Frederick Rhoda (1810 – November 11, 1886) was a farmer with over 400 acres (some sources say 217 acres) of orchards in the Fruitvale District of Oakland adjacent to Sausal Creek. Rhoda grew Royal Ann cherries on his property. After the transcontinental railroad reached Oakland in 1869, he shipped some of his cherries to New York City via Saint Louis, where his cherries sold for $5.00 a pound—the first shipment of fruit ever transported to the East Coast from California. 2
Rhoda was born about 1810 in Stettin, Prussia, in what is now Poland, though it's listed as Germany in U.S. Census data. He married Elizabeth Donaldson (Wilson) Rhoda (February 15, 1821–January 13, 1881) in 1849 in Iowa. It was the second marriage for both of them. Frederick had one son by his first marriage, William C. Rhoda (1840–1929). Elizabeth had had two sons by her first marriage, Allen David Wilson and James P. Wilson. Frederick and Elizabeth had five children together:
- Albert Rhoda (September, 1851 – ?) ; born in Oregon ; married Elizabeth (Rhoda)
- Franklin Rhoda (July 14, 1854 – September 10, 1929) ; born in Crescent City, CA ; married Clara Rebecca Williams (Rhoda)
- Jane Rhoda (1856 – 1856) ; born and died in Butte Creek, CA
- Ellen Rhoda (Brendemuhl Stotts) (1857 – August 20, 1911) ; married Augustus Christian Brendemuhl (1848–1902) in 1883 ; after his death in 1902, married Andrew Potts "A. P. " Stotts, who had been a farmhand
- Lincoln Rhoda (December 2, 1861 – May 10, 1882) ; born in Oakland; namesake of Lincoln Avenue.
By 1860, the Rhoda family had moved to Oakland.

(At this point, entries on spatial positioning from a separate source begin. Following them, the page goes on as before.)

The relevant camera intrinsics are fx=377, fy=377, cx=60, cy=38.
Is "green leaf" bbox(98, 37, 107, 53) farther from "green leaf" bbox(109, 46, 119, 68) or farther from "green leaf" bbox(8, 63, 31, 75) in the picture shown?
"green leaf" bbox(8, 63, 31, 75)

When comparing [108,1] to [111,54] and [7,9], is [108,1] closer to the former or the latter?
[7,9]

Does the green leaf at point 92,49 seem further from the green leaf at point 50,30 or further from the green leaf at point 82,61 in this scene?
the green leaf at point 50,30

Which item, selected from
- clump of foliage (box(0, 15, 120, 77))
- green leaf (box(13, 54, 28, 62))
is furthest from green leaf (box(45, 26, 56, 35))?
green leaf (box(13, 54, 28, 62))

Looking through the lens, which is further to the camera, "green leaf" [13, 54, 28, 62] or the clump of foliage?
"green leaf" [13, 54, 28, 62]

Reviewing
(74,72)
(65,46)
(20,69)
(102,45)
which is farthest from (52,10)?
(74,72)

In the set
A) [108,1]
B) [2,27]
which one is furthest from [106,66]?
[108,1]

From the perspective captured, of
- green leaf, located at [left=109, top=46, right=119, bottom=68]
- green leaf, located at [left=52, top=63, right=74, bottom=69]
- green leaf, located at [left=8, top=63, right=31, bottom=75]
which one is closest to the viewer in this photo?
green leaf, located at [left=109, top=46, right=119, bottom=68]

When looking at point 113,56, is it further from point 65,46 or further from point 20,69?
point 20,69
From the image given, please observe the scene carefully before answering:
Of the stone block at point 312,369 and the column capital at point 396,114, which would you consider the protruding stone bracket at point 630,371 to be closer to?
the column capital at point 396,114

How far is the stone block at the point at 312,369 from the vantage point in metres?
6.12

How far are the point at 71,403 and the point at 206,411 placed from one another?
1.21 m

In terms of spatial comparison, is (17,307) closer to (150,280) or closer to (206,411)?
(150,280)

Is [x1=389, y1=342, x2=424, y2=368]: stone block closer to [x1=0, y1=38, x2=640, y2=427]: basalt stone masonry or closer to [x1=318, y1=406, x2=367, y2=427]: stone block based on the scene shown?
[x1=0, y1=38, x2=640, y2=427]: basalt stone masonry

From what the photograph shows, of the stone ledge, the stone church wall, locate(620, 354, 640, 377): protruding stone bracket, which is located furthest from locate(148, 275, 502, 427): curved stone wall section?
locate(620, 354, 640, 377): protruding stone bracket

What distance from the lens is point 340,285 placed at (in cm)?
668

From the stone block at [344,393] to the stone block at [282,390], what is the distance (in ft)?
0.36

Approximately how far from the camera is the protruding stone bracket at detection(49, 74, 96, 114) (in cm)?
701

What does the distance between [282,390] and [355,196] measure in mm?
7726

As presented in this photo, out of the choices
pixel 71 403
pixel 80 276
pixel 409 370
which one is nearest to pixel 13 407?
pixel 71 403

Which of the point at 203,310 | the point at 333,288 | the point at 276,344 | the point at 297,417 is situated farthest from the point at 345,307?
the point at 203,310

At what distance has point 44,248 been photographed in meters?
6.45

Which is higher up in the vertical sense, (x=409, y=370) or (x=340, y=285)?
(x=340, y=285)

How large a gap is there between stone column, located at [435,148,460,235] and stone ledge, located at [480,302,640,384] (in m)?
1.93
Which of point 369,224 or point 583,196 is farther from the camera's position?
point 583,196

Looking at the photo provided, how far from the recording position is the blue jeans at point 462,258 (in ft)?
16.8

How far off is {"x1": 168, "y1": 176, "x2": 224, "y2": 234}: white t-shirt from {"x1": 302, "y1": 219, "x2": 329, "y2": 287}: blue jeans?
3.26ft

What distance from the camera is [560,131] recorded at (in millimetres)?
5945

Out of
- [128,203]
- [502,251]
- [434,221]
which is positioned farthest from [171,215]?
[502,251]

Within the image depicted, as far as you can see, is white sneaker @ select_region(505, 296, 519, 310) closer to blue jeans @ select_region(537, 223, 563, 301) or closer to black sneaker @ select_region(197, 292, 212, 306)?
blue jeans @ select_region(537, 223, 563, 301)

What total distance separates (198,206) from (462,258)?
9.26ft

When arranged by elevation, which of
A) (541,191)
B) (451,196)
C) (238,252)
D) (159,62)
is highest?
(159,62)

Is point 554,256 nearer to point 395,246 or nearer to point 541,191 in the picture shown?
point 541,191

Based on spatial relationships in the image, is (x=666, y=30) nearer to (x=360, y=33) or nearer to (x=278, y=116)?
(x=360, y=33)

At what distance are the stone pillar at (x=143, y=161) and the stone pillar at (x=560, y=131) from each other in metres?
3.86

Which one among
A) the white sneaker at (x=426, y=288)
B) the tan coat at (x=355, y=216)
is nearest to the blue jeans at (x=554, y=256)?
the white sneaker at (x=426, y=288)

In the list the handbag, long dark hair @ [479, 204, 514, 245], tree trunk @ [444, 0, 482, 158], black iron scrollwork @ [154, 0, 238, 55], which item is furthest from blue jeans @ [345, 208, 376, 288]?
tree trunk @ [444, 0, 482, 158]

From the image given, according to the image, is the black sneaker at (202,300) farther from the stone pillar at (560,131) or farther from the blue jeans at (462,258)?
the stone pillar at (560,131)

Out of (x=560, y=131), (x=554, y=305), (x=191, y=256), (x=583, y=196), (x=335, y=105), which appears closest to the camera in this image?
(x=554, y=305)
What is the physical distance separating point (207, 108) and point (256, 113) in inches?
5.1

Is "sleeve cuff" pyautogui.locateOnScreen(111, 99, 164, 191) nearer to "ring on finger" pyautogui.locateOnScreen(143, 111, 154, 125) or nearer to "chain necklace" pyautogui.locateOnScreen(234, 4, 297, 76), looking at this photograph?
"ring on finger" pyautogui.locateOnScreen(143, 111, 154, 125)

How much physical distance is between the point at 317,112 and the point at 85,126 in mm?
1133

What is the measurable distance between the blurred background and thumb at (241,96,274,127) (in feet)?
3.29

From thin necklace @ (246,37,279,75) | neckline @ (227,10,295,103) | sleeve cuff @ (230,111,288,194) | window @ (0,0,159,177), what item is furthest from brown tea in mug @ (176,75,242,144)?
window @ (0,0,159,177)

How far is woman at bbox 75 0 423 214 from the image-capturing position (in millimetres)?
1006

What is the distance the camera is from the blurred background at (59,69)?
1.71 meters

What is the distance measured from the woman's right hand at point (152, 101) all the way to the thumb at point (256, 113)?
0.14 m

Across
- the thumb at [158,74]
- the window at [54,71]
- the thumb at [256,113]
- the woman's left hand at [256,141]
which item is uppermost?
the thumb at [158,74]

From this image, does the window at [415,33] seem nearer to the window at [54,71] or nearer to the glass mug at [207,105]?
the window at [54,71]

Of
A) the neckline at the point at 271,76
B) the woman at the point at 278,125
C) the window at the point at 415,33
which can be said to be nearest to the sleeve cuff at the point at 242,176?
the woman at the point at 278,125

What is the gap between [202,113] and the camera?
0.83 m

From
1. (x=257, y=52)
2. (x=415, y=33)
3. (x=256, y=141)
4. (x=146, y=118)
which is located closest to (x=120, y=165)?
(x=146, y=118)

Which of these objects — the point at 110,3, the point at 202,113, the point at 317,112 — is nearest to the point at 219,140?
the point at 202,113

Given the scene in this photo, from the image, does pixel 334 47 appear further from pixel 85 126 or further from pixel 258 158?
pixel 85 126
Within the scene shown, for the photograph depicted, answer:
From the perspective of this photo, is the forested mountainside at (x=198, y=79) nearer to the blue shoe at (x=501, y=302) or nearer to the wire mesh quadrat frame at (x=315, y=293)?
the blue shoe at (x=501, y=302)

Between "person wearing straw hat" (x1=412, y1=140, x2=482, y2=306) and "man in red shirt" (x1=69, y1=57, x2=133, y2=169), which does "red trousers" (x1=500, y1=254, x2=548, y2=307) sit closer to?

The family farmhouse is still standing at Wilbur and Whittle. 3 Daughter Ellen Rhoda Brendemuhl and her husband lived in the home at 4300 Fruitvale Avenue. 4 Note that Fruitvale Avenue did not extend all the way to the house when the house was originally built.
Death and Burial
Frederick Rhoda died November 11, 1886. He is buried in the Rhoda family lot at Mountain View Cemetery, plot 12. Also buried there are wife Elizabeth and son Lincoln.
Links and References
- The Tombstone Transcription Project: Mountain View Cemetery
- The Sausal Creek Watershed: A Cultural and Natural History, Lisa Owens-Viani, 1998
- Oakland's Laurel District by Dennis Evanosky
- An Architectural Guidebook to San Francisco and The Bay Area, Susan Dinkelspiel Cerny, 2007 (the book erroneously states that the house was built in 1900-1901; title records state that the house was constructed in 1883)
- Yet another Rhoda home was at the corner of Lincoln and MacArthur, where the Lincoln Court Senior Apartments are currently located. Older residents may recall the vestigial cement steps on the corner when that property was still occupied by the infamous Hillcrest Motel, the demise of which has been linked by some to the revitalization of the entire Dimond District.